Quinoa (KEEN-WA) is one cool seed. Known as the “mother grain,” not only is it a complete protein (who needs meat?) but it is also a good source of B vitamins, manganese, magnesium, iron, copper and phosphorus. I always recommend it to my clients who suffer from migraines and it really helps!

Quinoa is so nutritious that Incan armies existed on it for many days while marching.  They used to mix it with fat to make “war balls.” And we all know how important it is for an army to have war balls.

Here is a recipe for Coconut-Infused Quinoa from a MUST-read book called GRUB by Anna Lappe and Bryant Terry. Check out their site

Remember to rinse quinoa before cooking to remove the saponin (a bitter coating used to prevent birds from eating its seeds).

Coconut-Infused Quinoa

1 cup coconut milk, fresh or canned

Coarse sea salt

1 cup quinoa

2 tablespoons dried unsweetened coconut

Combine the coconut milk with 1 cup of water and ½ teaspoon salt in a medium saucepan over high heat and bring to a boil.  Add the quinoa and dried coconut, bring to a boil, then reduce the heat, cover the pot, and simmer for 20 minutes.  Remove from the heat and steam with lid on for 5 minutes, then lightly fluff with a fork.


January 14, 2010

A study released this week shows that the genetically modified corn made by Forbes company of the year, Monsanto Foods, isn’t so great for you. Turns out that their genetically modified corn causes, wait for it…organ failure. Holy shnikeys! The study was performed on rats, but I think we can all do the math here. Their corn is bad news. And here’s the even worse news. It’s everywhere. Ketchup, salad dressing, soda, cookies, you name it.

Now, I try to be careful about not eating genetically modified organisms, GMOs, but I would say it’s high time we all upgraded that to “super careful,” especially those of us who are cooking for the whole family. After all, children are four times more susceptible to toxins in conventional produce than adults. Who knows what the story is with GMOs.

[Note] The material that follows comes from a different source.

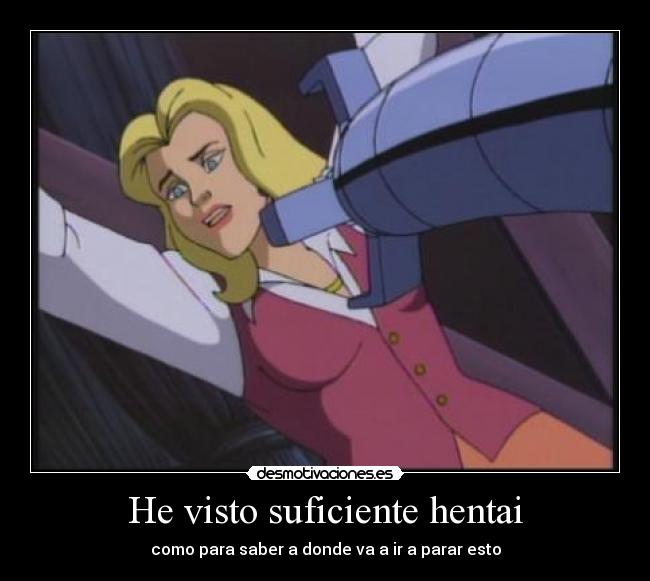 He visto suficiente hentai - 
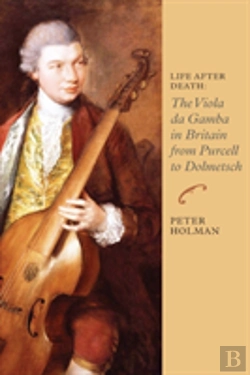 Bertrand.pt - Life After Death: The Viola Da Gamba In Britain From Purcell To Dolmetsch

But here’s the problem – unlike the EU, Japan, China, Korea, Australia and New Zealand, the U.S. does not have laws mandating a label for products that have been genetically modified.

So now what?

Here are some guidelines:

Buy organic. 100% organic.

Foods labeled organic can still be 5% non-organic and carry the label. Which means they might have GMOS in there. So look for 100% organic. If you can’t afford to buy everything organic, at least make sure all the animal products you buy are.  Non-organic animals are likely to be raised on GM corn diets which translates into yucky meat, eggs and milk you don’t want.

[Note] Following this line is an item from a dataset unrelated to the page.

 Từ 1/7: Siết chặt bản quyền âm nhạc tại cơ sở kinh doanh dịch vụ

Watch out for at-risk ingredients

In the U.S., somewhere around three quarters to nine tenths of the corn, canola, cottonseed and soy crops are genetically modified. Horrifying. Check the ingredients on everything you buy. If it’s got any of these four ingredients without the word organic in front, drop it.

No processed foods

You can’t imagine how many of the processed foods out there are made with GMO corn. Well, according to Michael Pollan of In Defense of Food fame, there are about 12,000 items in the average America supermarket that contain corn. And with the vast majority of American corn being genetically modified, well, uh oh.

Look for Non-GMO labels

Um, duh.

Find out for sure

Check out the super helpful Non-GMO Shopping Guide at ( for comprehensive lists of common name-brand foods that do not contain GMOS (including baby food and dog food). Also, if you have an iPhone, download the Fruit Decoder app (on iTunes or to find out on the go how your fruit was grown – conventionally, organic or genetically modified.

Genetically modified food in your pantry. It’s enough to give you shivers. Or maybe that’s just organ failure.